Ana içeriğe atla

Enbiya Suresi 31. Ayet Tefsiri: Yeryüzü ve Gemi Benzetmesi

 

Enbiya Suresi 31. Ayet Tefsiri: Yeryüzü ve Gemi Benzetmesi

Kur’an-ı Kerim’in Enbiya Suresi 31. ayeti, Allah’ın yeryüzünü insan hayatı için nasıl elverişli kıldığını çarpıcı bir şekilde anlatır: 

“Yeryüzünde, sizi sarsmasın diye sabit dağlar yarattık ve orada geniş yollar, geçitler açtık ki, yolunuzu bulabilesiniz.” (Enbiya, 21/31)

Bu ayet, dağların yeryüzünü sabitleme işlevini vurgularken, “sizi sarsmasın” (أَن تَمِيدَ بِكُمْ) ifadesiyle dikkat çeker. Peki, bu sarsıntı nedir? Deprem mi, yoksa daha geniş bir hareket mi? Ömer Nasuhi Bilmen’in tefsirindeki “gemi” benzetmesi, bu soruya hem mecazi hem de bilimsel bir derinlik katar. İbn Abbas’a atfedilen rivayetlerle desteklenen bu yorum, ayetin anlamını zenginleştirir.

Görevin Amacı:
Enbiya Suresi tefsirinin "Ana içeriğe atla" ifadesinden aşağıya, "ayetin anlamını zenginleştirir." ifadesine kadar uzanan bölümünün tamamını, "geçitler" yerine "boğazlar" koyarak güncelleyip yeniden yazın.

Sağlanan Bilgiler:
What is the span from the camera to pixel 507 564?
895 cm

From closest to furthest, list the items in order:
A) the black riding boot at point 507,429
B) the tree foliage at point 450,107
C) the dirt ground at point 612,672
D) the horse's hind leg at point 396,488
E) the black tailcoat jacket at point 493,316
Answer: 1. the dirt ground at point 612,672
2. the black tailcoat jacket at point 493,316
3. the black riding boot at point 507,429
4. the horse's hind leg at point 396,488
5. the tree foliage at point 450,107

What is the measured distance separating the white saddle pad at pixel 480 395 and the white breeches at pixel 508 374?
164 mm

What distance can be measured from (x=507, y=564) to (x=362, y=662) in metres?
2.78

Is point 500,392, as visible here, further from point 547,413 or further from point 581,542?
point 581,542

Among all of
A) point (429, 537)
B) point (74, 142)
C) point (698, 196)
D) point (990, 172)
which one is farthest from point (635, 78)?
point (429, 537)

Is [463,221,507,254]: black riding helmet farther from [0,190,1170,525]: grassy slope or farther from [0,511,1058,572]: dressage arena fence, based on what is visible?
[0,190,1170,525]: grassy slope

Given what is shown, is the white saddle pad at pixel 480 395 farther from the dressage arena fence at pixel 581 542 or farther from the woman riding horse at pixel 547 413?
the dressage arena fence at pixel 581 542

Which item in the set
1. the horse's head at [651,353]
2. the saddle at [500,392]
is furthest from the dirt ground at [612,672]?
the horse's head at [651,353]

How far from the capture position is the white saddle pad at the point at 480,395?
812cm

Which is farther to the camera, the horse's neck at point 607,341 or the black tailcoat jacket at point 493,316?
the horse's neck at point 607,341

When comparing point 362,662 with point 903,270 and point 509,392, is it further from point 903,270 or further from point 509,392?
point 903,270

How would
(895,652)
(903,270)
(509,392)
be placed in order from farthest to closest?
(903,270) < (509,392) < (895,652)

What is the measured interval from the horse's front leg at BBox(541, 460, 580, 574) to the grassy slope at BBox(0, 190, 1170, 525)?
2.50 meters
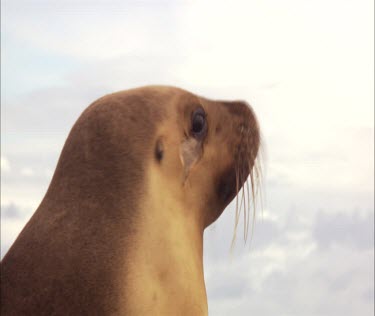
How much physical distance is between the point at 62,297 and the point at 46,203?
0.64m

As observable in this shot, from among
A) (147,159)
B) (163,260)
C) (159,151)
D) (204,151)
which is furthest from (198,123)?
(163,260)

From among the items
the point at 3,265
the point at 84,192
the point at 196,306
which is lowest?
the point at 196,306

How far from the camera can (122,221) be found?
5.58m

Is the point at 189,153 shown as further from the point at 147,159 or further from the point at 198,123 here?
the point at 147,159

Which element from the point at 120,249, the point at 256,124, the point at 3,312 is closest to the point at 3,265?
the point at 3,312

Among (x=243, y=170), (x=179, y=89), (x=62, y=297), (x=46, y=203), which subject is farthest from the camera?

Tamamlanmış Alıştırma:
Ana içeriğe atla

Enbiya Suresi 31. Ayet Tefsiri: Yeryüzü ve Gemi Benzetmesi

 

Enbiya Suresi 31. Ayet Tefsiri: Yeryüzü ve Gemi Benzetmesi

Kur’an-ı Kerim’in Enbiya Suresi 31. ayeti, Allah’ın yeryüzünü insan hayatı için nasıl elverişli kıldığını çarpıcı bir şekilde anlatır: 

“Yeryüzünde, sizi sarsmasın diye sabit dağlar yarattık ve orada geniş yollar, boğazlar açtık ki, yolunuzu bulabilesiniz.” (Enbiya, 21/31)

Bu ayet, dağların yeryüzünü sabitleme işlevini vurgularken, “sizi sarsmasın” (أَن تَمِيدَ بِكُمْ) ifadesiyle dikkat çeker. Peki, bu sarsıntı nedir? Deprem mi, yoksa daha geniş bir hareket mi? Ömer Nasuhi Bilmen’in tefsirindeki “gemi” benzetmesi, bu soruya hem mecazi hem de bilimsel bir derinlik katar. İbn Abbas’a atfedilen rivayetlerle desteklenen bu yorum, ayetin anlamını zenginleştirir.